Step 1. Update local repository
helm repo add openmined https://openmined.github.io/PySyft/helm
helm repo update openmined
helm search repo openmined/syft --versions --devel
Step 2. Set the target version and release name
export TARGET_VERSION="<paste your target version>"
# User Defined
export RELEASE_NAME="<paste the release name>"
export NAMESPACE="<paste the namespace>"
helm get values $RELEASE_NAME -n $NAMESPACE -o yaml > values.yaml
Step 3. Upgrade the Helm Chart
export PATH_TO_VALUES=usr/tmp/values.yaml
helm upgrade $RELEASE_NAME openmined/syft \
--version $TARGET_VERSION \
-f $PATH_TO_VALUES \
--namespace $NAMESPACE
Test your deployment
Check ingress run
To confirm the health of the ingress run:
kubectl describe ingress -n syft
Check running pods
kubectl get pods -n syft
Launch your Jupyter Notebook Instance
In this step, you need a client server in order to interact with the PySyft server you just deployed. Here, the client consists of a Jupyter notebook running the same version of PySyft as the server served as a container. This is a convenient setup, but you can as well launch your own Jupyter Notebook in an environment with Python3.10+ and the desired PySyft version.
We need to start the client as follows:
docker run --rm -it --network=host openmined/syft-client:${VERSION}
where ${VERSION}
is the version of PySyft Client you’d like to run. It must be the same as you passed before at deployment step.

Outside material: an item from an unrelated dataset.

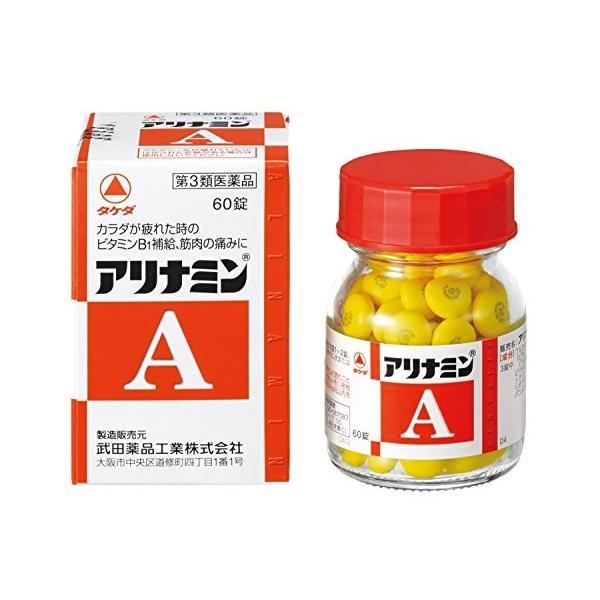 アリナミンA60錠メール便 第3類医薬品 メール便yg15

If this step is successful, you will be taken to a Jupyter notebook interface in the browser. Please create a new notebook and run the following command to test your full setup is ready to be used:
Connect to your launched server
import syft as sy
sy.login(url="localhost:80", email="[email protected]", password="changethis")
# Please pass the URL, the email and password used to create the server. The above are the default ones used during server creation.
If everything works well, you should be able to login to your server. You can now start running PySyft commands on the client server to interact with the PySyft server you just deployed.